To understand what terpenes are, it’s essential to know that plants like cannabis contain many different molecules that make up various compounds. You already know this, whether you realize it or not! For example, you know that flowers have different smells. It is pretty obvious that these various fragrances come from different chemical compounds inside each type of flower.
The compounds that give flowers, herbs, and other plants their unique smells are called terpenes, but you may know them better by the term ‘essential oil.’ Essential oils are made up of many molecules of terpenes, giving them a highly concentrated smell. Terpenes are aromatic, organic compounds, meaning they contain carbon.
What is an example of a terpene?
Here are examples of terpenes that have scents you’ll likely recognize:
- Terpineol – present in lilacs
- Limonene – present in citrus fruits
- Linalool – present in lavender
- Pinene – present in pine trees
The more vibrant a plant’s fragrance is, the more terpenes it has in it.
Inside the cannabis plant, there are different terpenes as well.

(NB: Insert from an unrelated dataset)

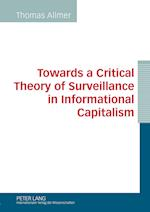Towards a Critical Theory of Surveillance in Informational Capitalism af Thomas Allmer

In fact, there are likely at least 150 of them, each with their own qualities and effects that can change your cannabis experience. The most well-known and abundant are:
- Myrcene – Earthy, citrus-like terpene that can have relaxing effects.
- Limonene – Sweet, citrus terpene found in citrus fruits and may have energizing effects.
- Pinene – Pinene is often found in pine needles and can have anti-inflammatory and antiseptic effects.
- Linalool – This floral terpene can help relieve mental stress and give an uplifting effect to your mood.
- Eucalyptol – An herbal, minty terpene that can have analgesic and anti-inflammatory effects.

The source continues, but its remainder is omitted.